When working with compute tasks whose execution parameters can be moved along  several different resource requirement axes (time, # threads, memory), the task of picking the right parameters can become difficult. Should I throw in more threads to save time? Should I use fewer threads to save ram? Should i divide the inputs into smaller chunks to stay within a time limit? Wait times are also, sometimes, multiplied if the jobs are resubmitted due to unforeseen errors (or change of parameters).

It helps to understand how the SLURM scheduler makes its decisions when picking the next job to run on a node. The process is not exactly transparent. The good news is that it’s not fully opaque either —  There are hints available.

Selecting resources.

Once a job has been submitted via commands such as sbatch or srun, it will enter the job queue, along with the other thousands of jobs submitted by other fellow researchers. You can use squeue  to see how far back you are in line, but that doesn’t tell you much. For instance, that will not always provide estimated start times.

You most likely already know that the amount of resources you request for your job, e.g. number of nodes, number of cpus, RAM, and wall-clock timelimit, have an influence on your job’s eligibility to run sooner. However, varying the amount of resources can have surprising effects on time spent in the scheduling state (aka state PENDING). The Kicker:

In some cases, increasing requested job resources can lower overall queuing delays.

Compute nodes in the cluster have been statically partitioned by the admins. Varying the resource constraints of your job will change the set of of nodes available to run it somewhat similar to a step function. Each compute node on compute-canada (cedar and graham) is placed in one or more partitions:

  • cpubase_bycore (for jobs wanting a number of cores, but not all cores on a node)
  • cpubase_bynode (for jobs requesting all the cores on a node)
  • cpubase_interac (for interactive jobs e.g., `salloc`)
  • gpubase_… (for jobs requesting gpus)
  • etc.

If you request a number of nodes less than the number of cores available on the hardware, then your job request is waiting for an allocation in the _bycore partitions. If you request all of the cores available, then your job request will wait for an allocation in the _bynode partitions. So based on availability, it might help to ask for more threads, and configure your jobs to process more work at once. The SLURM settings will vary by cluster — the partitions above are for cedar and graham. Niagara, the new cluster, for instance, will only be doing by_node allocations.

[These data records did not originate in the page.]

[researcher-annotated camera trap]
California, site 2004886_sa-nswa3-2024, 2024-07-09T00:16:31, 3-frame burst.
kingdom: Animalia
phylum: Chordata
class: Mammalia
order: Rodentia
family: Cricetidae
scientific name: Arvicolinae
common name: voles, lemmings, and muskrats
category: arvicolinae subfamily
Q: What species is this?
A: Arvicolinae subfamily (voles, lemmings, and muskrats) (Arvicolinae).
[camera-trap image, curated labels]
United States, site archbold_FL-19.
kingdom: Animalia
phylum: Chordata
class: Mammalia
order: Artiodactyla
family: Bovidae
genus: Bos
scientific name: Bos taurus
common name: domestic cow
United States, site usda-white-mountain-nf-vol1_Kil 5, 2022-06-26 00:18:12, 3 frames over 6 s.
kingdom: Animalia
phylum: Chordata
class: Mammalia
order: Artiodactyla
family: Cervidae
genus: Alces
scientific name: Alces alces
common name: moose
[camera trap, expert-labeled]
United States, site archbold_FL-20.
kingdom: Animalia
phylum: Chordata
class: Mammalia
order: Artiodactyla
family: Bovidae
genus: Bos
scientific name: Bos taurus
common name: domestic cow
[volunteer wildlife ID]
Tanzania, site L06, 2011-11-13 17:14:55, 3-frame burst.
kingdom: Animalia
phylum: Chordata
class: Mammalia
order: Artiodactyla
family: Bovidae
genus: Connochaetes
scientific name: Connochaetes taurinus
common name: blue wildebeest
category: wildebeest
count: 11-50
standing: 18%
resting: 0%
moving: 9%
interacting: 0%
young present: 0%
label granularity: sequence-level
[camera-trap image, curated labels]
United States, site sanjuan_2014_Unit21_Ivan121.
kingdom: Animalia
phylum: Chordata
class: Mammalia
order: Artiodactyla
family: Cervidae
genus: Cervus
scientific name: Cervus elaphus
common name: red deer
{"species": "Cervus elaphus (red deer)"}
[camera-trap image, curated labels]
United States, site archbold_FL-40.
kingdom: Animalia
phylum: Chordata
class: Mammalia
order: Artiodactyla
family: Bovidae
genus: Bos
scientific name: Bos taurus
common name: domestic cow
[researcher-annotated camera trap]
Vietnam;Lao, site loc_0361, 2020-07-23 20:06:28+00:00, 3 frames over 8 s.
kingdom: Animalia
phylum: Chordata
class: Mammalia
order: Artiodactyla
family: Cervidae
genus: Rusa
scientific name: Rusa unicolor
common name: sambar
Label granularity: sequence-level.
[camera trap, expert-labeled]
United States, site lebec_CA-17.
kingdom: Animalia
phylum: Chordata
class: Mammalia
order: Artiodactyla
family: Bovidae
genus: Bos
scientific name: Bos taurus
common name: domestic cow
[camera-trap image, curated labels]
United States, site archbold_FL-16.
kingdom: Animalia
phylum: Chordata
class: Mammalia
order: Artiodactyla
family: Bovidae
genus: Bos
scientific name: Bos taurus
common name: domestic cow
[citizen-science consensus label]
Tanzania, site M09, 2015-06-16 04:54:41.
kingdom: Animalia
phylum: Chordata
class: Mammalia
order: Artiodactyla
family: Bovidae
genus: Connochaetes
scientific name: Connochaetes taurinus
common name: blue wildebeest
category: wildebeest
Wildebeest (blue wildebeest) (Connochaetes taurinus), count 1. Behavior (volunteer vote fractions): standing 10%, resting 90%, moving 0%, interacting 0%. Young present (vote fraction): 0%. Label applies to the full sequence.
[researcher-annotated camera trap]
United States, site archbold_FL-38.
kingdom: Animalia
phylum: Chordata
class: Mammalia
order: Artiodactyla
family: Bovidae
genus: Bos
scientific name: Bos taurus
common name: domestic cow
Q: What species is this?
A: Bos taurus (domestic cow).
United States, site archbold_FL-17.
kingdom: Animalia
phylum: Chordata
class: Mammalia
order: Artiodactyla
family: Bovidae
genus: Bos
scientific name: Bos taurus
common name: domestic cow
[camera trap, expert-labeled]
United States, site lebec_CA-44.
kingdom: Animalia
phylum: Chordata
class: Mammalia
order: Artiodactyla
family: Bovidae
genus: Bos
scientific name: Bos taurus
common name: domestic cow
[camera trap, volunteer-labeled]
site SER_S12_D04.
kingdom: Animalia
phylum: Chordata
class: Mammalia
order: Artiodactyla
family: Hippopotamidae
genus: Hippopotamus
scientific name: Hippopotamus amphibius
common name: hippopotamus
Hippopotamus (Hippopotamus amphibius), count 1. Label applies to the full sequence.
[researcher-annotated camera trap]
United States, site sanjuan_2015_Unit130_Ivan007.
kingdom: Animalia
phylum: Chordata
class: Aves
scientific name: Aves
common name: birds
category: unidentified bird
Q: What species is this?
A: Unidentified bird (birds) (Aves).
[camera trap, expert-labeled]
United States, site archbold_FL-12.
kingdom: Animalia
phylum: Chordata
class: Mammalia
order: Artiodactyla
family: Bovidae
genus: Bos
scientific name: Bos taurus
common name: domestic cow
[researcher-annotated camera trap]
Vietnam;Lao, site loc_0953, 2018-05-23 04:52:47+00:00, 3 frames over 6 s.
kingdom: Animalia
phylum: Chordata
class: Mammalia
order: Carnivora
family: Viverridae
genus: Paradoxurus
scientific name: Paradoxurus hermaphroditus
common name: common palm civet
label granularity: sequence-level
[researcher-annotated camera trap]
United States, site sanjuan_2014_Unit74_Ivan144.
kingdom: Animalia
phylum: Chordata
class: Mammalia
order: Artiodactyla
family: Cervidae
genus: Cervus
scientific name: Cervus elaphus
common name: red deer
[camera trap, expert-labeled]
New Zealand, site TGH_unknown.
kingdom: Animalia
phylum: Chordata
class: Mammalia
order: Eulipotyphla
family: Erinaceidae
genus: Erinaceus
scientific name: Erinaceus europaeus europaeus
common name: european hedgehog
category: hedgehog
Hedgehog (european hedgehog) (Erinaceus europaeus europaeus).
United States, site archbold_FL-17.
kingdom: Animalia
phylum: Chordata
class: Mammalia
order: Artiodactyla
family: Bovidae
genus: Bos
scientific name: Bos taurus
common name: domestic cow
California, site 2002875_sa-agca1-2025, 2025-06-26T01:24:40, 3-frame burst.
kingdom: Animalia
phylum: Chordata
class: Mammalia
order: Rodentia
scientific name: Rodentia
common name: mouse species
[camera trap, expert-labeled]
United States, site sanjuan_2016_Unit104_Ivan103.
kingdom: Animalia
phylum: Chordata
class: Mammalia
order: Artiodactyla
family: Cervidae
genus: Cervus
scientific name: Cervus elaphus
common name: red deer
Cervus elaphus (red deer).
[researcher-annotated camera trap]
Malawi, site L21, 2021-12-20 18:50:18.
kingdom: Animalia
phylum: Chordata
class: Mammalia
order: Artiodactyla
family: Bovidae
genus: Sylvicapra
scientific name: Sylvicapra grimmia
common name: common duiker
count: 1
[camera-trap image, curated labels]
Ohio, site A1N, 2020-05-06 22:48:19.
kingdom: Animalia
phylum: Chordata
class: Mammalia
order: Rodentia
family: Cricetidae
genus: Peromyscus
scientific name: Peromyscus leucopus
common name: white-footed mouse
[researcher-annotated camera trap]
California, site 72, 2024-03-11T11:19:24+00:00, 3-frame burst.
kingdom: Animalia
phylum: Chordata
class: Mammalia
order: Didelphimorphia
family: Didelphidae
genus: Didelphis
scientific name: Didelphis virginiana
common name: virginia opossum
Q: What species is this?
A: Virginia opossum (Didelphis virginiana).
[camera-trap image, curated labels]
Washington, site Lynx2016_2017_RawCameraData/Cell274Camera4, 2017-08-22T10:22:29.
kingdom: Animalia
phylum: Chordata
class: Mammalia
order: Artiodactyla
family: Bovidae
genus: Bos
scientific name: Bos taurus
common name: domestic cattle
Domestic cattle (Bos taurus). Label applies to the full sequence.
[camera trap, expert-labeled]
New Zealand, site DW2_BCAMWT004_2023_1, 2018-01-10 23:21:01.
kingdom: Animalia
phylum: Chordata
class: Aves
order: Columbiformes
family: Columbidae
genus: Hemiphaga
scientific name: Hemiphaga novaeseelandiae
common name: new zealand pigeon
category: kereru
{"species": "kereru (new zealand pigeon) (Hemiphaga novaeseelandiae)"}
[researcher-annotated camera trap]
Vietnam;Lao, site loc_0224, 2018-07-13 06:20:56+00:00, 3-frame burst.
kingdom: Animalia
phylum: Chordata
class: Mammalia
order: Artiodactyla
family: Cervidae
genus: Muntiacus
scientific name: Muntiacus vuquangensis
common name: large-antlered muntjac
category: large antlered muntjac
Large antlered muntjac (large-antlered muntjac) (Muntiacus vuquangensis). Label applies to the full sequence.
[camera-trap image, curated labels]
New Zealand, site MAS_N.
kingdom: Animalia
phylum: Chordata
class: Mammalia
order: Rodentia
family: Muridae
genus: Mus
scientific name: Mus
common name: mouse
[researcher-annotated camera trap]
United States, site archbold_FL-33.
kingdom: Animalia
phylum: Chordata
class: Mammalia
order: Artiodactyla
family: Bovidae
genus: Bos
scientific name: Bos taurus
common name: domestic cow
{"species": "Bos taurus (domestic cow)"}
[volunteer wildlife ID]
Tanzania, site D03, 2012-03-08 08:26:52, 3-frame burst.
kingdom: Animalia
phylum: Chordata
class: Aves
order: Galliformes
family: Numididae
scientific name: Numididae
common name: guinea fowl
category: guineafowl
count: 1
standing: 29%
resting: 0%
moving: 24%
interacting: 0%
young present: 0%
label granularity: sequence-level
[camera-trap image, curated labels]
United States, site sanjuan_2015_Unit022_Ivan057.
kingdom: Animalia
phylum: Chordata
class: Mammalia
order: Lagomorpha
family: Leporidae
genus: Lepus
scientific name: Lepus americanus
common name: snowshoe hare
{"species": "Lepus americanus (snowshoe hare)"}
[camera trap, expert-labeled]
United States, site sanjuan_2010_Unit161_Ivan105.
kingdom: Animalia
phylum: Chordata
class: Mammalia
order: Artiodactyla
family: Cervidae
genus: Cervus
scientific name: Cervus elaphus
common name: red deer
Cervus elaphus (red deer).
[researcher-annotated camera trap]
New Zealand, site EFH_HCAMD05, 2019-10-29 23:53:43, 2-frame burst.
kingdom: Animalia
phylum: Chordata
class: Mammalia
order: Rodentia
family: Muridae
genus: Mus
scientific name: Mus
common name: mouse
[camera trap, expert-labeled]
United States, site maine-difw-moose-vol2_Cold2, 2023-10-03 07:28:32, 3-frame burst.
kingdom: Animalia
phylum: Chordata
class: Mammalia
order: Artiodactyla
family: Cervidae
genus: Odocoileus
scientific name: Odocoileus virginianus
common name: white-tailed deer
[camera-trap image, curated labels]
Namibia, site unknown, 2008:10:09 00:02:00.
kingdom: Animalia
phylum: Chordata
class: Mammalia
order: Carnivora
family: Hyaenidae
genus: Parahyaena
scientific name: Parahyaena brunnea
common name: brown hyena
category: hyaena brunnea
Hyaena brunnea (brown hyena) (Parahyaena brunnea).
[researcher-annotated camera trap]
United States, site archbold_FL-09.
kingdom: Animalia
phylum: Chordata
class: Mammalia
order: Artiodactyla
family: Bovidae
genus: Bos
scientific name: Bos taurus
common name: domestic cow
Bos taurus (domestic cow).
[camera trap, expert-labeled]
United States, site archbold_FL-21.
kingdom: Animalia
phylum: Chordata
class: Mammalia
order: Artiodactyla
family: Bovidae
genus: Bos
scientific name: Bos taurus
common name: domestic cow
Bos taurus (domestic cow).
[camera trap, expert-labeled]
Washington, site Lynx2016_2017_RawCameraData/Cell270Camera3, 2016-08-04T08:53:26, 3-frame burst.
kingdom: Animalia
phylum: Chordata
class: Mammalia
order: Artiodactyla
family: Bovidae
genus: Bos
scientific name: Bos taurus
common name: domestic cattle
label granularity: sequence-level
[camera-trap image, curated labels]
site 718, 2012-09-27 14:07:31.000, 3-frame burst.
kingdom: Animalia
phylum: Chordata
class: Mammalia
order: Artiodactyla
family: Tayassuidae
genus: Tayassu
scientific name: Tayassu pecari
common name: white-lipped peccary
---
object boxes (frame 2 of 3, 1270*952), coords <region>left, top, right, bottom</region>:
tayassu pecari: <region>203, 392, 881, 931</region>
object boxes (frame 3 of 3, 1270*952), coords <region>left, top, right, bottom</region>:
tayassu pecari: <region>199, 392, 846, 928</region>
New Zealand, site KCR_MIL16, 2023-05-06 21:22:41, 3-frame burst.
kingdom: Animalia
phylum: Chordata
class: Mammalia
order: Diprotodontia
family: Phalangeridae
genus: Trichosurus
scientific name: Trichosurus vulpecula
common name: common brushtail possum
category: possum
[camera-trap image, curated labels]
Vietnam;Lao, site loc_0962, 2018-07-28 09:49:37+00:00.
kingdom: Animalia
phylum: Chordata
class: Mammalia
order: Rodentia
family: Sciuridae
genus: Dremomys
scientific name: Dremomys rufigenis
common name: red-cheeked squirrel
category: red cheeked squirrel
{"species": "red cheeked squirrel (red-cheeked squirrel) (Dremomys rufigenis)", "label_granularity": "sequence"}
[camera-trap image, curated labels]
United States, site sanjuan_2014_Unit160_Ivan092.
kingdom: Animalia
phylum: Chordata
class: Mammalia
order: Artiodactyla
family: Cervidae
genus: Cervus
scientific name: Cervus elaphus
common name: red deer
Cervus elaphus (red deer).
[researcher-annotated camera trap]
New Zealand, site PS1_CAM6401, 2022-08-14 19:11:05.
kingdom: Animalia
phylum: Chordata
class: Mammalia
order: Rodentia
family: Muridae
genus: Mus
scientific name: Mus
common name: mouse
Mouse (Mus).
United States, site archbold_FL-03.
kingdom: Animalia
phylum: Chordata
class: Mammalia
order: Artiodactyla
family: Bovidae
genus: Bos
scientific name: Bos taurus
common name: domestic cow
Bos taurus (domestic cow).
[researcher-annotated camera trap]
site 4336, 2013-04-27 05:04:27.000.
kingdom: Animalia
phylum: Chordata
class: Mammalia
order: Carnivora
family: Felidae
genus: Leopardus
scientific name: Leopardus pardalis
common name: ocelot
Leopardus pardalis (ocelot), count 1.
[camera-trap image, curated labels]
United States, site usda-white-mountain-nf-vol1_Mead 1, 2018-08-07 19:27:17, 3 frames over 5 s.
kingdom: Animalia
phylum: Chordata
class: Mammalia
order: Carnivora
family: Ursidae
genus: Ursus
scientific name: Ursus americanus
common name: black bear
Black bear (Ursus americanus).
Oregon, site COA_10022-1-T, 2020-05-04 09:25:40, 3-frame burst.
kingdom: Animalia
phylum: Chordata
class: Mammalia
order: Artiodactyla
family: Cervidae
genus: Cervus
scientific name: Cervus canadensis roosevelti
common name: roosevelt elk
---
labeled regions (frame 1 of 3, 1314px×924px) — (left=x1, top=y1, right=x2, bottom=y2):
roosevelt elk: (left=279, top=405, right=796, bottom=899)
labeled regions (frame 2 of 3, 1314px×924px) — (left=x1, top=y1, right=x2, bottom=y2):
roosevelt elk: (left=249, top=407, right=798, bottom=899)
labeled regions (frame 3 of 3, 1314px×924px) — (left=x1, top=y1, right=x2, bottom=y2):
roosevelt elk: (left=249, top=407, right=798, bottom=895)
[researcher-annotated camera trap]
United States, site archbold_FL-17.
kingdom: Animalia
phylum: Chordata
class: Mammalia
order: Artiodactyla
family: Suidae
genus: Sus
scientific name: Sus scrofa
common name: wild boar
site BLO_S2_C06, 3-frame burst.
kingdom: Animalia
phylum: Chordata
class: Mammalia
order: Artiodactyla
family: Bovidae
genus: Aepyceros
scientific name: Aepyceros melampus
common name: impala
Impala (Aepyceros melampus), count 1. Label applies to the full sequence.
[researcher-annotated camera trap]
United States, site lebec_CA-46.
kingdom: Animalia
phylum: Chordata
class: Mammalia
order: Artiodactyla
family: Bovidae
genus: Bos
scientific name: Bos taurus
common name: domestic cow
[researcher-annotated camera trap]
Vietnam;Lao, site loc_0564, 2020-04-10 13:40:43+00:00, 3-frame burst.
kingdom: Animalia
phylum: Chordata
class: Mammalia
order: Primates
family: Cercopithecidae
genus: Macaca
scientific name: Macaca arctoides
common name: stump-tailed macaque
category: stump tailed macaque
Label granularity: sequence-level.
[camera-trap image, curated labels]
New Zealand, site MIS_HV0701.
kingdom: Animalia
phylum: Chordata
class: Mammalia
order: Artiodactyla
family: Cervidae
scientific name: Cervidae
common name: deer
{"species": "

On compute-canada: You can view the raw information about all available nodes and their partition with the sinfo command. You can also view the current node availability, by partition using partition-stats.

The following command outputs a table that shows the current number of queued jobs in each partition. If you look in the table closely, you learn that there is only one job in the queue for any node in the _bynode partition (for jobs needing less than 3 hours). The _bycore partition, on the other hand, has a lot of jobs sitting on it patiently. If you tweak your job to make it eligible for the partition with the most availability (often it is the one with the most strict requirements), then you minimize your queuing times.

$ partition-stats -q 

     Number of Queued Jobs by partition Type (by node:by core) 

Node type | Max walltime 
          | 3 hr  | 12 hr   | 24 hr   | 72 hr  | 168 hr | 672 hr  |
----------|--------------------------------------------------------
Regular   | 1:263 | 429:889 | 138:444 | 91:3030| 14:127 | 122:138 |
Large Mem | 0:0   | 0:0     | 0:0     | 0:6    | 0:125  | 0:0     |
GPU       | 6:63  | 48:87   | 3:3     | 8:22   | 2:30   | 8:1     |
GPU Large | 1:-   | 0:-     | 0:-     | 0:-    | 1:-    | 0:-     |
----------|--------------------------------------------------------

“How do I request a _bynode partitioning instead of a _bycore ?”

That is not obvious, and quasi undocumented. The answer is that you do so by asking for all the cpus available on the node. This is done with sbatch --cpus-per-task N. To get the best number of CPUs N, you have to dig a bit deeper and look at the inventory (this is where the sinfo command comes handy). The next section covers this. And this is something that may change over time as the cluster gets upgrades and reconfigurations.

Also, if you request more than one node in your job, each with N CPUs (e.g. sbatch --nodes=3 --cpus-per-task=32 ...), then all of them will be _bynode.

Rules of Thumb

Here are some quick rules of thumb which work well for the state of the cedar cluster, as of April 2018. The info presented in this section was gathered with sinfo, through conversations with compute-canada support, and through experience (over the course of a few weeks). In other words, I haven’t attempted to systematically study job wait times over the course of months, but I will claim that those settings have worked the best so far for my use cases (backed with recommendations from the support team).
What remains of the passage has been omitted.